WHAT IS REQUIRED: Print only the line with "Of yellow petal" and the lines after it, ending with the last line of the material, each exactly as it stands.

DATASET:
= = = = = = =

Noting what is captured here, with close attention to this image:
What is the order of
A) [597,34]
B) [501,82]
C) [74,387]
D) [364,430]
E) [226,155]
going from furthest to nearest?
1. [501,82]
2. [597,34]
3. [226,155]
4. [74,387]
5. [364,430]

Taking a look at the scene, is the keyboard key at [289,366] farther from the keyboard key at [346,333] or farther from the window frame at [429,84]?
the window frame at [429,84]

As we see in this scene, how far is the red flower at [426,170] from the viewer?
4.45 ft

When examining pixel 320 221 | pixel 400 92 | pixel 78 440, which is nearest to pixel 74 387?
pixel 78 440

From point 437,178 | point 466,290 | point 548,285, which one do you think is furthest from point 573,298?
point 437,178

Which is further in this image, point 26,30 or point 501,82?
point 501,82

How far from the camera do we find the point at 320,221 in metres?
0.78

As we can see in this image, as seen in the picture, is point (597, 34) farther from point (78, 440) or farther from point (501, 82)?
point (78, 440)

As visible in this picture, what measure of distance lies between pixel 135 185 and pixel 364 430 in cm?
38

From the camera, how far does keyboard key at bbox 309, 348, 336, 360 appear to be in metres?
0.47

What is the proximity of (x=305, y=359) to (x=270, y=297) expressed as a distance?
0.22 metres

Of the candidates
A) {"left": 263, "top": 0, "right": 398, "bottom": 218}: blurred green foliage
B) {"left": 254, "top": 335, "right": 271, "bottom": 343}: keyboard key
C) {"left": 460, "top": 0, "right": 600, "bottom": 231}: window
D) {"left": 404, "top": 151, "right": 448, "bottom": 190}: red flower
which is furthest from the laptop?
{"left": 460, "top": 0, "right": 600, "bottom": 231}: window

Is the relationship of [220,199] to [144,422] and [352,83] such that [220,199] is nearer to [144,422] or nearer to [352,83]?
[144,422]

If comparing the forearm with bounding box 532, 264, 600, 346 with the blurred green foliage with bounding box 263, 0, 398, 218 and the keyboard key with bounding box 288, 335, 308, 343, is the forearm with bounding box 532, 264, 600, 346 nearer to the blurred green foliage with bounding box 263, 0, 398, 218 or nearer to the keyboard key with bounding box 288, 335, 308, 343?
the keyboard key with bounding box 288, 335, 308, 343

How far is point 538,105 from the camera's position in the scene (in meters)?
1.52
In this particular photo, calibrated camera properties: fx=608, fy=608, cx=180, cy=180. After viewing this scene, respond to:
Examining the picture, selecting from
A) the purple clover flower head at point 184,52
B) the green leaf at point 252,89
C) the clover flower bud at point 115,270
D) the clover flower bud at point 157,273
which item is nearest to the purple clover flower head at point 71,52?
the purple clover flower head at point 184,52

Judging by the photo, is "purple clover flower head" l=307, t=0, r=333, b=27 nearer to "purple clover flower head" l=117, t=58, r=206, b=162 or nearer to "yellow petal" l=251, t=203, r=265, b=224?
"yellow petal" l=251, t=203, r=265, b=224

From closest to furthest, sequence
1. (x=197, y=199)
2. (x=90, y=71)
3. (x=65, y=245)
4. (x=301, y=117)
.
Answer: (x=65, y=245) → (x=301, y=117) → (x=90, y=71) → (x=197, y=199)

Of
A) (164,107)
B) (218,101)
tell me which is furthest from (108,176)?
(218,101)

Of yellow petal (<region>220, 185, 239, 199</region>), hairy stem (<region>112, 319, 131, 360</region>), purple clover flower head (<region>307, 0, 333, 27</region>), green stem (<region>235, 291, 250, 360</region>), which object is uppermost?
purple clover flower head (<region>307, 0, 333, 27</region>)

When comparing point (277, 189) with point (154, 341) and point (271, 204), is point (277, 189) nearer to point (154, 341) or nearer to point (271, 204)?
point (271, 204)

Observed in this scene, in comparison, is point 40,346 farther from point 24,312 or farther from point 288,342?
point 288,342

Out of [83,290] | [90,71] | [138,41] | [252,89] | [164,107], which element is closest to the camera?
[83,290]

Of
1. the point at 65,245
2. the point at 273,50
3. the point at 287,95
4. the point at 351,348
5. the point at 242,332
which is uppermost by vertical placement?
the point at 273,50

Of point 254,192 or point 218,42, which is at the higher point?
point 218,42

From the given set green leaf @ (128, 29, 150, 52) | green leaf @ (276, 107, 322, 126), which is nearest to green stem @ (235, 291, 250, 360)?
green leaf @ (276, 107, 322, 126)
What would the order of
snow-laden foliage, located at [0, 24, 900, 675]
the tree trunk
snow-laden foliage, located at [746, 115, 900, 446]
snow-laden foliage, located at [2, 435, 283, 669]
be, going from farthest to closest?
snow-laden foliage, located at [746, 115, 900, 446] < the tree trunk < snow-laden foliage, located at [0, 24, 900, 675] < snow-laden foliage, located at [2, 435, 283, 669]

= = = = = = =

TASK RESPONSE:
Of yellow petal (<region>220, 185, 239, 199</region>), hairy stem (<region>112, 319, 131, 360</region>), purple clover flower head (<region>307, 0, 333, 27</region>), green stem (<region>235, 291, 250, 360</region>), which object is uppermost?
purple clover flower head (<region>307, 0, 333, 27</region>)

When comparing point (277, 189) with point (154, 341) and point (271, 204), is point (277, 189) nearer to point (154, 341) or nearer to point (271, 204)?
point (271, 204)

Observed in this scene, in comparison, is point 40,346 farther from point 24,312 or farther from point 288,342?
point 288,342

Out of [83,290] | [90,71] | [138,41] | [252,89] | [164,107], which element is closest to the camera?
[83,290]

Of
1. the point at 65,245
2. the point at 273,50
3. the point at 287,95
4. the point at 351,348
5. the point at 242,332
which is uppermost by vertical placement?
the point at 273,50

Of point 254,192 or point 218,42, which is at the higher point?
point 218,42

From the given set green leaf @ (128, 29, 150, 52) | green leaf @ (276, 107, 322, 126), which is nearest to green stem @ (235, 291, 250, 360)?
green leaf @ (276, 107, 322, 126)
What would the order of
snow-laden foliage, located at [0, 24, 900, 675]
the tree trunk
snow-laden foliage, located at [746, 115, 900, 446]
snow-laden foliage, located at [2, 435, 283, 669]
be, going from farthest to closest?
snow-laden foliage, located at [746, 115, 900, 446] < the tree trunk < snow-laden foliage, located at [0, 24, 900, 675] < snow-laden foliage, located at [2, 435, 283, 669]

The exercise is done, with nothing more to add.